• **TASK INSTRUCTIONS**
(a) In the passage on women in Islamic law, how much blood money does it say is paid for a woman's accidental death?
(b) From the passage on women in Islamic law, copy the section starting at "-Women's Right of" and ending at "of this opinion.".

We can see that Islamic regulations, although similar to many other cultures where modest dress and behavior is concerned, are yet unique to the highest standards of the Muslim identity of chastity, righteousness, and moral uprightness. Islam protects and safeguards the individuals and the society from awkward situations of unnecessary intermingling between marriageable males and females leading to natural temptations. The Messenger of Allah (Peace be upon Him) said in an authentic tradition:

"Verily for every religion there is a characteristic, and the characteristic of Islam is Haya`a (modesty, shyness, bashfulness)."

[Ibn Majah #4172 and verified]

-On Honor Killings

In some traditional and tribal custom based societies, custom gives the male such a dominant role that if the honor of his womenfolk are perceived, even without proper verification, to have been violated by an action of promiscuity on her part, the man kills her to protect his honor. This situation has been hyped up in the media because some unscrupulous people who continue to do this and others who allow it to continue.

The answer to this is simple. To begin with, people are not allowed to take the law into their own hands and punish in this manner based on unverified accusations of promiscuity, as the rules of testimony in Islam are very strict. Therefore, this is a direct violation of the Islamic law. If the court assesses the case as an outright premeditated murder, after considering all circumstances and receiving proofs conclusively, it becomes punishable by the Islamic law of equity and retribution in cases of premeditated murder.

The unfortunate reality is that because secular laws are in place in these countries, and because politicians appease tribal and other leaders for political advantages, these unjust customs are allowed to continue. If the Islamic laws were established and executed, the severe punishments for fornication, adultery, murder, etc, would satisfy the Muslim population; that justice has been done, and this would curtail the sense of vengeance that one needs to have recourse to.

-Blood Money

In the case of murder, capital punishment is an option for both male and female since they are equal in the sight of the Islamic law. However, in the case of accidental death, Islam stipulates that the blood money to be paid for a woman's accidental death is half of that which is paid for a man. The reason that the blood money paid to the heirs of the female victim is half of that paid for a man's killing in the case of accidental killing is because the damage done to the family by the man's death is more of a financial loss. The family has lost a breadwinner who as we explained above is financially responsible for the entire family.

No one denies the remorse of loss of life, but the financial loss to the family by the demise of a male provider is greater compared to the loss of the female member. The family members, whose mother is killed accidentally, for instance, miss their mother's love, care and affection, matters that most men cannot provide as well as the mother, but the financial situation would not be effected as much as when the father is killed. It must be remembered that blood money is not a price or value of the person, but only an approximate compensation for the killed to alleviate the emotional and financial hardship caused to the family by the loss of that person.

-Women's Right of Inheritance

Allah, the Exalted, stated in the Glorious Qur'an:

(Allah commands you as regards to your children's (inheritance); to the male, a portion equal to that of two females.)

[4:11]

Those who misunderstand Islam claim that Islam does injustice to women in terms of inheritance. They opine that it is unfair to grant the male a double to that of the female even though they are children of the same parents. Allah, the Exalted, offered a full and detailed method of women's inheritance in the Qur'an and Sunnah, and if an unbiased student of knowledge reflects on the details, he or she will discover the fault of this opinion.

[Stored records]
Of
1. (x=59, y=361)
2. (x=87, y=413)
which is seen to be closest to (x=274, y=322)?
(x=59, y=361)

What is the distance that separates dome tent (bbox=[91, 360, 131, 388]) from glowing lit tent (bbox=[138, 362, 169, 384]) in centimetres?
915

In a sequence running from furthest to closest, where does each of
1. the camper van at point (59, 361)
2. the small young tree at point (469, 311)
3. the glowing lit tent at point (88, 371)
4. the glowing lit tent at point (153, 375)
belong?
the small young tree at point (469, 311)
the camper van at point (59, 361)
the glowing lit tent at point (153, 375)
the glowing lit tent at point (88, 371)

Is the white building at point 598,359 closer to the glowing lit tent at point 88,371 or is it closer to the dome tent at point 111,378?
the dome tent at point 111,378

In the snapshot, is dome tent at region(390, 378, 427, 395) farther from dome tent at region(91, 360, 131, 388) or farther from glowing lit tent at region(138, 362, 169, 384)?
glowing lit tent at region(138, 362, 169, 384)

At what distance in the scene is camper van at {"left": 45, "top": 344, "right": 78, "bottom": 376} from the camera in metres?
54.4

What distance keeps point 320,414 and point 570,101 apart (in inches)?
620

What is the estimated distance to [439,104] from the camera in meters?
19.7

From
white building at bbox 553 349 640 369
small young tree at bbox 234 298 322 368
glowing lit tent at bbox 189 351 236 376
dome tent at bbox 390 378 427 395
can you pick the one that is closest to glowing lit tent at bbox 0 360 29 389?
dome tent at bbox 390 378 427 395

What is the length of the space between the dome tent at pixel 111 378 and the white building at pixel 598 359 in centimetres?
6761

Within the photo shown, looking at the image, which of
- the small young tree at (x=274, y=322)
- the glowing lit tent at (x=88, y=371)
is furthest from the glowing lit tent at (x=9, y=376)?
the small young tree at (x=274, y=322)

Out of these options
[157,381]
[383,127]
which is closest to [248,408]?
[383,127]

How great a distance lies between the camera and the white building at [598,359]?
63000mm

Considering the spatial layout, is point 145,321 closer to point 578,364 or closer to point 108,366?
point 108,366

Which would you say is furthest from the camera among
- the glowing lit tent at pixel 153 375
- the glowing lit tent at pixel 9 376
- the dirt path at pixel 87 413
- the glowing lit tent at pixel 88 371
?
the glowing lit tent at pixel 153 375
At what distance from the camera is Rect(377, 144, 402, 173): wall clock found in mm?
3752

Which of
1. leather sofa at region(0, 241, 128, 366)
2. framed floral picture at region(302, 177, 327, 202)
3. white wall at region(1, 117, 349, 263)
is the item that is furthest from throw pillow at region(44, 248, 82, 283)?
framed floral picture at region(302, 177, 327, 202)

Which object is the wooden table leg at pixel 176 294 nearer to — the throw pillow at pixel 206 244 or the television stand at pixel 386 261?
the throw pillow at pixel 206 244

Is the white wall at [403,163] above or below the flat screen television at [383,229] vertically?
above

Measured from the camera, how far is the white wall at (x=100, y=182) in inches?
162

---

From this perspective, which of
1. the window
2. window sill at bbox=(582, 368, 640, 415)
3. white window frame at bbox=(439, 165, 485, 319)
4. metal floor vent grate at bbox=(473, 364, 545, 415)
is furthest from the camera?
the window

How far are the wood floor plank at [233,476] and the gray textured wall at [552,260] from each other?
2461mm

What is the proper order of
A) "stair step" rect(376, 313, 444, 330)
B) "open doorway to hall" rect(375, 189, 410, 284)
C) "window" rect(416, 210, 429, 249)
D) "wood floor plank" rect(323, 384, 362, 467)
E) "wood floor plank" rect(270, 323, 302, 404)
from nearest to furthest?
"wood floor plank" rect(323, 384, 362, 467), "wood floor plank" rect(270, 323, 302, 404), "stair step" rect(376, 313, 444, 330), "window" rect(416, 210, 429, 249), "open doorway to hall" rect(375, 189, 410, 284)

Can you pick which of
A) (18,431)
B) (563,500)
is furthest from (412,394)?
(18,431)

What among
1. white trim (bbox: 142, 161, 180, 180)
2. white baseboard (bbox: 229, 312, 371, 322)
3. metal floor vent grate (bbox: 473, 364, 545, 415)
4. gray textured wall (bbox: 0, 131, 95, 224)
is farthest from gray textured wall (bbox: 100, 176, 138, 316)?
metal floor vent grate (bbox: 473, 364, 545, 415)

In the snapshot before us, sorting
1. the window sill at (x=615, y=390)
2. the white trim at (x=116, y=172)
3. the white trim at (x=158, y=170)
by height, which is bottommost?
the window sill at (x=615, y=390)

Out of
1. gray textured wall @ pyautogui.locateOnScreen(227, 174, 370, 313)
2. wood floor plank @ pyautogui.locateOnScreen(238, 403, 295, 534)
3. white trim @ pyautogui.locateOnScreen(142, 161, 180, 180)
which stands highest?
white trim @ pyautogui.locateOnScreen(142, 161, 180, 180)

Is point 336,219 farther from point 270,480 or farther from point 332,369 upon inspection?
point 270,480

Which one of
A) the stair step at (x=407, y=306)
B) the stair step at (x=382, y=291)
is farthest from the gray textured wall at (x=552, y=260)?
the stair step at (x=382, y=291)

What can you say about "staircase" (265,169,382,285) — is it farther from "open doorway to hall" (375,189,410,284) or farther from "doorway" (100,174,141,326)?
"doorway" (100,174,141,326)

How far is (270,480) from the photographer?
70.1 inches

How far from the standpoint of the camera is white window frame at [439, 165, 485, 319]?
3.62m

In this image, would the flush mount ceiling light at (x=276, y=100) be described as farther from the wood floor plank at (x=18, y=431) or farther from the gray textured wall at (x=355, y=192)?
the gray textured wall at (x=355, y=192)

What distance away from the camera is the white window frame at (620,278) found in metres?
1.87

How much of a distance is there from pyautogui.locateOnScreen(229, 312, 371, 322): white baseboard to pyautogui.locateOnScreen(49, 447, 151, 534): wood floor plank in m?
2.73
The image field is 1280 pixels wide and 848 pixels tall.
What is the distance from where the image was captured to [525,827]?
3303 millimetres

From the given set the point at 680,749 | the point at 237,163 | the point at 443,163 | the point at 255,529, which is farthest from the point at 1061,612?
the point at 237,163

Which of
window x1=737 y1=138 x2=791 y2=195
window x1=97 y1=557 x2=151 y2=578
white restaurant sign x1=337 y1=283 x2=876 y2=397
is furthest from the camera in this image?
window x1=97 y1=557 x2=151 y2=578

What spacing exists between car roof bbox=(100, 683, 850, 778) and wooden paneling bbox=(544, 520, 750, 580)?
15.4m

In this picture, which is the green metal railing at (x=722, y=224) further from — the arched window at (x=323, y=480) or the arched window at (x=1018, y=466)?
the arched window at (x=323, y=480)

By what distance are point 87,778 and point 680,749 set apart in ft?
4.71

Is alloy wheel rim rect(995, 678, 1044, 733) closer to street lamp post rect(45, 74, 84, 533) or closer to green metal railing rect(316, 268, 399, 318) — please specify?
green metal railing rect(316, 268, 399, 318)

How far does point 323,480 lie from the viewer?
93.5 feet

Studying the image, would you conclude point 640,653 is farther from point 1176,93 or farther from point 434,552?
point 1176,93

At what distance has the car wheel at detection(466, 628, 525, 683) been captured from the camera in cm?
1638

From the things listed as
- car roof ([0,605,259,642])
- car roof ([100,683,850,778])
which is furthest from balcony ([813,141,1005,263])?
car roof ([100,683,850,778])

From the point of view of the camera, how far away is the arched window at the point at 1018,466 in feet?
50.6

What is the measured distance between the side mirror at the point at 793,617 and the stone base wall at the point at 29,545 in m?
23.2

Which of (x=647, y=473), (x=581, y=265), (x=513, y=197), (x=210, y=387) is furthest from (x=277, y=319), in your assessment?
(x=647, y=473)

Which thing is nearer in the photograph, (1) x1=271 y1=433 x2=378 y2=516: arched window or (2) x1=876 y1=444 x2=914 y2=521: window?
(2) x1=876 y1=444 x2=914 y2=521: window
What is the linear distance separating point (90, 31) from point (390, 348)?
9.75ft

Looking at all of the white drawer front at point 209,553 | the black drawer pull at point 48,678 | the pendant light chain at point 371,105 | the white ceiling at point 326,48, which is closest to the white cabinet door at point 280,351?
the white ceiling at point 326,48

• **TASK-BY-TASK OUTPUTS**
(a) Half of what is paid for a man's accidental death.

(b)
-Women's Right of Inheritance

Allah, the Exalted, stated in the Glorious Qur'an:

(Allah commands you as regards to your children's (inheritance); to the male, a portion equal to that of two females.)

[4:11]

Those who misunderstand Islam claim that Islam does injustice to women in terms of inheritance. They opine that it is unfair to grant the male a double to that of the female even though they are children of the same parents. Allah, the Exalted, offered a full and detailed method of women's inheritance in the Qur'an and Sunnah, and if an unbiased student of knowledge reflects on the details, he or she will discover the fault of this opinion.